Detecting encoding is always a tricky business, but detecting BOMs is dead simple. To get the BOM as byte array, just use the GetPreamble()
function of the encoding objects. This should allow you to detect a whole range of encodings by preamble.
Now, as for detecting UTF-8 without preamble, actually that's not very hard either. See, UTF8 has strict bitwise rules about what values are expected in a valid sequence, and you can initialize a UTF8Encoding object in a way that will fail by throwing an exception when these sequences are incorrect.
So if you first do the BOM check, and then the strict decoding check, and finally fall back to Win-1252 encoding (what you call "ANSI") then your detection is done.
Byte[] bytes = File.ReadAllBytes(filename);
Encoding encoding = null;
String text = null;
// Test UTF8 with BOM. This check can easily be copied and adapted
// to detect many other encodings that use BOMs.
UTF8Encoding encUtf8Bom = new UTF8Encoding(true, true);
Boolean couldBeUtf8 = true;
Byte[] preamble = encUtf8Bom.GetPreamble();
Int32 prLen = preamble.Length;
if (bytes.Length >= prLen && preamble.SequenceEqual(bytes.Take(prLen)))
{
// UTF8 BOM found; use encUtf8Bom to decode.
try
{
// Seems that despite being an encoding with preamble,
// it doesn't actually skip said preamble when decoding...

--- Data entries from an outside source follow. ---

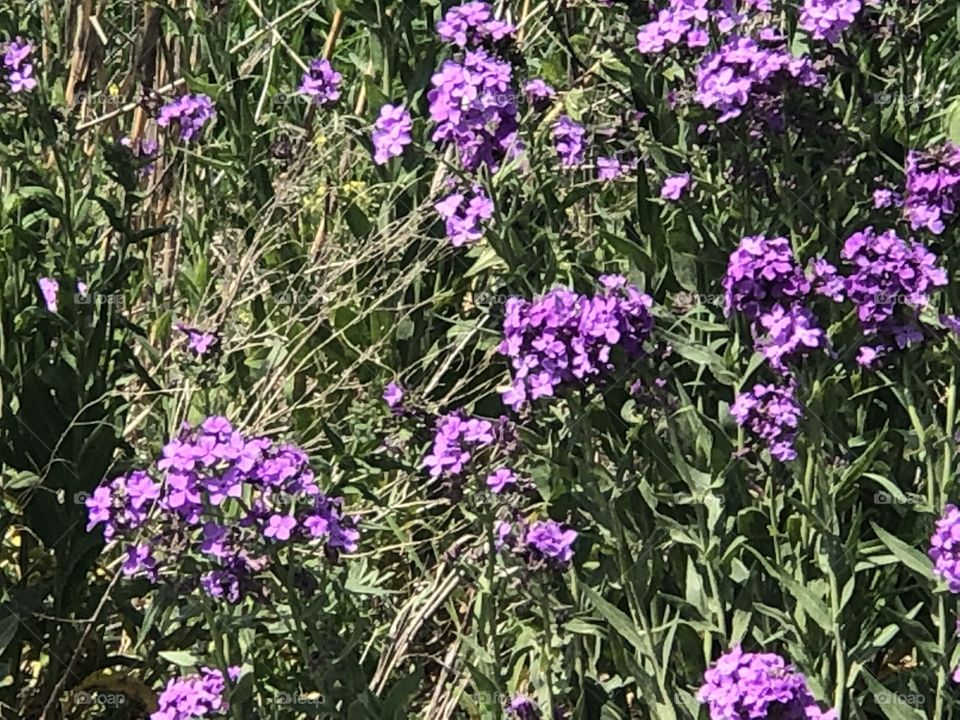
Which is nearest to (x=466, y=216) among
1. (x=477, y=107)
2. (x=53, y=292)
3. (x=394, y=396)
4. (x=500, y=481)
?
(x=477, y=107)

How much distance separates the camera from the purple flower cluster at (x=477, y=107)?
1979 mm

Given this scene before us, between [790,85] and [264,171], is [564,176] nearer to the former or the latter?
[790,85]

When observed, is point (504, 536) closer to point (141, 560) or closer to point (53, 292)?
point (141, 560)

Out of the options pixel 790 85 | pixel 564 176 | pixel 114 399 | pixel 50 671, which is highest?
pixel 790 85

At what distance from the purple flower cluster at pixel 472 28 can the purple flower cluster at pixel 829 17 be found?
0.41 m

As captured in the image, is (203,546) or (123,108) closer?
(203,546)

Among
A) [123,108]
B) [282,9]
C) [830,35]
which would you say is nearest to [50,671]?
[123,108]

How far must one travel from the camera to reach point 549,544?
1905 millimetres

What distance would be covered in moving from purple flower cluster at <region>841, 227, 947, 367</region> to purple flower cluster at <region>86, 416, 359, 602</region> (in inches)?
28.3

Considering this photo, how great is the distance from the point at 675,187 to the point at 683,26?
229mm

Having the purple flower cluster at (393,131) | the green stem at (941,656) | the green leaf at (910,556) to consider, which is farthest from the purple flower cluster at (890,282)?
the purple flower cluster at (393,131)

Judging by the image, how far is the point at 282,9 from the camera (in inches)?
158

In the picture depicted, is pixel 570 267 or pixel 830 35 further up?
pixel 830 35

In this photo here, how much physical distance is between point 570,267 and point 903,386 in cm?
54
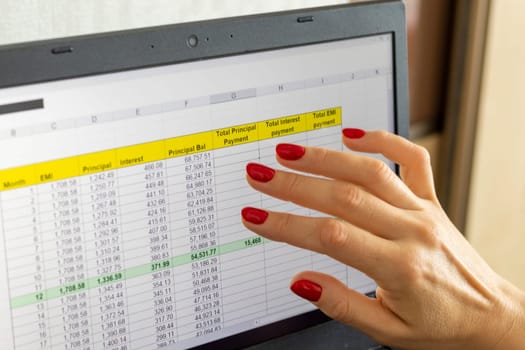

text = encUtf8Bom.GetString(bytes, prLen, bytes.Length - prLen);
encoding = encUtf8Bom;
}
catch (ArgumentException)
{
// Confirmed as not UTF-8!
couldBeUtf8 = false;
}
}
// use boolean to skip this if it's already confirmed as incorrect UTF-8 decoding.
if (couldBeUtf8 && encoding == null)
{
// test UTF-8 on strict encoding rules. Note that on pure ASCII this will
// succeed as well, since valid ASCII is automatically valid UTF-8.
UTF8Encoding encUtf8NoBom = new UTF8Encoding(false, true);
try
{
text = encUtf8NoBom.GetString(bytes);
encoding = encUtf8NoBom;
}
catch (ArgumentException)
{
// Confirmed as not UTF-8!
}
}
// fall back to default ANSI encoding.
if (encoding == null)
{
encoding = Encoding.GetEncoding(1252);
text = encoding.GetString(bytes);
}
Note that Windows-1252 (US / Western European ANSI) is a one-byte-per-character encoding, meaning everything in it produces a technically valid character, so unless you go for heuristic methods, no further detection can be done on it to distinguish it from other one-byte-per-character encodings.